======== SUPPLIED TEXT ========
Education 257 FINAL PROBLEMS, Spring 2003
Solutions for these problems are to be submitted in hard-copy
form. Given that these problems are untimed, some care should be
taken in presentation, clarity, format. Especially important is
to give full and clear answers to questions, not just to submit
unannotated computer output, although relevant output should
be included.
You may use any inanimate resources--no collaboration. This
work is done under Stanford's Honor Code.
Please read the questions carefully and answer the question that
is asked.
Papers are due in Rogosa's Cubberley mailbox before 5PM
Wed June 11 2003
To obtain data sets through web services go to the following
location:
http://www.stanford.edu/class/ed257/HWdat/
and select from the file listing.
(I will also try to remember to mirror in the older
data sets location:
path is /afs/ir.stanford.edu/class/ed257/HW or
/usr/class/ed257/HW ] )
=-=-=-=-=-=-=-=-=-=-=-=-=-=-=-=-=-=-=-=-=-=-=-=-=-=-=-=-=-=-=-=-=-=-=
Problem 1, Model Building, Variable Selection
Can anyone do math? Was it your Parents fault?
Relation of educational achievement of students to the home
environment. Data on average mathematics proficiency (MATHPROF) and
the home environment variables were obtained from the 1990 National
Assessment of Educational Progress for 37 states, the District of
Columbia, Guam, and the Virgin Islands.
In file mathnaep.dat the educational achievement of eighth-grade
students in mathematics and the fol1owing five explanatory variables
(all state-level variables):
C1 MATHPROF average mathematics proficiency
C2 PARENTS percentage of eighth-grade students with both parents living at home
C3 HOMELIB percentage of eighth-grade students with three or more types of
reading materials at home (books, encyclopedias, magazines, newspapers)
======== MATERIAL FOR THIS EXERCISE ========
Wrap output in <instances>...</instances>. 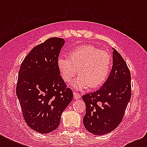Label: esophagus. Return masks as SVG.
Here are the masks:
<instances>
[{
	"mask_svg": "<svg viewBox=\"0 0 147 147\" xmlns=\"http://www.w3.org/2000/svg\"><path fill=\"white\" fill-rule=\"evenodd\" d=\"M73 96L75 99H79L81 98V94L79 93H78V92H74Z\"/></svg>",
	"mask_w": 147,
	"mask_h": 147,
	"instance_id": "1",
	"label": "esophagus"
}]
</instances>
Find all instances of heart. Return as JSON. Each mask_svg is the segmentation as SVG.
I'll return each instance as SVG.
<instances>
[{"label":"heart","mask_w":147,"mask_h":147,"mask_svg":"<svg viewBox=\"0 0 147 147\" xmlns=\"http://www.w3.org/2000/svg\"><path fill=\"white\" fill-rule=\"evenodd\" d=\"M109 53L92 45H82L73 49L69 58L59 56L57 67L65 82H69L78 71L80 76L71 83L74 88H96L106 82L111 68Z\"/></svg>","instance_id":"1"}]
</instances>
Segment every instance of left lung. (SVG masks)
<instances>
[{"mask_svg": "<svg viewBox=\"0 0 147 147\" xmlns=\"http://www.w3.org/2000/svg\"><path fill=\"white\" fill-rule=\"evenodd\" d=\"M113 50V66L107 81L99 90L82 96L86 107L84 126L94 135L106 134L118 127L131 98L130 70L121 54Z\"/></svg>", "mask_w": 147, "mask_h": 147, "instance_id": "left-lung-1", "label": "left lung"}]
</instances>
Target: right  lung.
I'll return each mask as SVG.
<instances>
[{
	"mask_svg": "<svg viewBox=\"0 0 147 147\" xmlns=\"http://www.w3.org/2000/svg\"><path fill=\"white\" fill-rule=\"evenodd\" d=\"M65 40L53 37L28 53L20 68L16 93L27 125L41 134L59 127L73 93L60 76L57 59Z\"/></svg>",
	"mask_w": 147,
	"mask_h": 147,
	"instance_id": "obj_1",
	"label": "right lung"
}]
</instances>
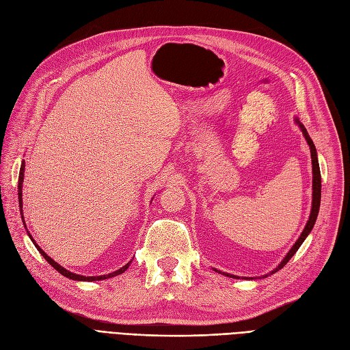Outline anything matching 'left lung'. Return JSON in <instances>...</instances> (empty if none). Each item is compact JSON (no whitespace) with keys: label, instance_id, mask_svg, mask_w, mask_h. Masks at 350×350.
I'll return each mask as SVG.
<instances>
[{"label":"left lung","instance_id":"1","mask_svg":"<svg viewBox=\"0 0 350 350\" xmlns=\"http://www.w3.org/2000/svg\"><path fill=\"white\" fill-rule=\"evenodd\" d=\"M297 123L299 124L301 130H303V135H304V137H306V140H307V143H308V146H310V150H311V162H312V207H311V213H310V219H308V221H307V224H306V228L303 230V233H301L299 239L297 240L295 245L293 246V249H291L290 252H288V255L284 258V260L278 265V268H276L273 272H276L278 269L284 268L285 265H286V262L290 260V259L295 255V252L299 249L301 245H303L306 237H307L308 233L312 230V227H314V223H316L317 215H319V208H320V198H321V175H320V167H319V161H317V150H316L314 143H312V140L310 139V136H308V133H307V130L304 129V126L301 124V123L298 122V120H297ZM215 271H217V269H215ZM217 272H220V271H217ZM273 272H272V273H273ZM224 275L230 276V278H237V276L230 275V273H224Z\"/></svg>","mask_w":350,"mask_h":350}]
</instances>
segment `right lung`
<instances>
[{"label": "right lung", "mask_w": 350, "mask_h": 350, "mask_svg": "<svg viewBox=\"0 0 350 350\" xmlns=\"http://www.w3.org/2000/svg\"><path fill=\"white\" fill-rule=\"evenodd\" d=\"M24 162L21 163V167H20V175H18V204H20V208L23 207V200H21V194H23V191H21V188H23V179H24ZM23 214V213H21ZM23 221H24V217H23ZM30 236V234H29ZM30 239H31V236H30ZM33 240V239H31ZM34 246L38 247V250L42 253V256L49 262L52 267L59 272V273H62L64 276H66V278H69V280H74V281H100V280H107V278H113V276H116V275H120V273H123L129 267H130V262L127 263V265H124L123 268H120V269H117L116 272H111V273H108V275H100V276H83V275H77V273H72V272H69V271H66L65 268H62L60 267V265H57L52 258H49L46 255V253L34 243Z\"/></svg>", "instance_id": "obj_1"}]
</instances>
========
### WORK INSTRUCTIONS
a: Extract every line of the records that contains the string "heart", treating uppercase and lowercase as different.
b: Proceed with the Education 257 final problems handout, writing on from the point where it stops.

### OUTPUTS BY TASK
a:
Find all instances of heart. Return as JSON. Each mask_svg is the segmentation as SVG.
[{"label":"heart","mask_w":147,"mask_h":147,"mask_svg":"<svg viewBox=\"0 0 147 147\" xmlns=\"http://www.w3.org/2000/svg\"><path fill=\"white\" fill-rule=\"evenodd\" d=\"M109 53L92 45H82L73 49L69 58L59 56L57 67L65 82H69L78 71L80 76L71 83L74 88H96L106 82L111 68Z\"/></svg>","instance_id":"1"}]

b:
C4 READING percentage of eighth-grade students who read more than 10
pages a day
C5 TVWATCH percentage of eighth-grade students who watch TV for six
hours or more per day
C6 ABSENCES percentage of eighth-grade students absent three days or
more last month
a. Start with basic data analysis due diligence. Examine scatterplots
for anomalous observations and for curvature. Any transformations needed?
Obtain a correlation matrix of the predictor variables and outcome.
What is the single best predictor of mathprof?
b. Use best-subsets regression methods to identify useful prediction models?
What is your best candidate? Compare with the second best candidate.
For your best model, comment on the observations with the largest
standardized residuals.
c. Compare your results in part b with the use of Forward Stepwise regression
to determine a prediction model.
d. For the full set of predictor variables, are there any logical candidates
for data reduction (i.e. forming composites). Will any improvements in the
regression fits be obtained from using a composite?
=-=-=-=-=-=-=-=-=-=-=-=-=-=-=-=-=-=-=-=-=-=-=-=-=-=-=-=-=-=-=-=-=-=-=
Problem 2 Categorical Predictor Variables in both Non-experimental
and Experimental Settings.
Part 1--Nonexperimental Data
For our class example of the of the NELS data (n=4804) [get data from link on
web-page] taken from National Educational Longitudinal Study of 1988 (NELS:88));
(see description in course files and examples ), let's examine the following.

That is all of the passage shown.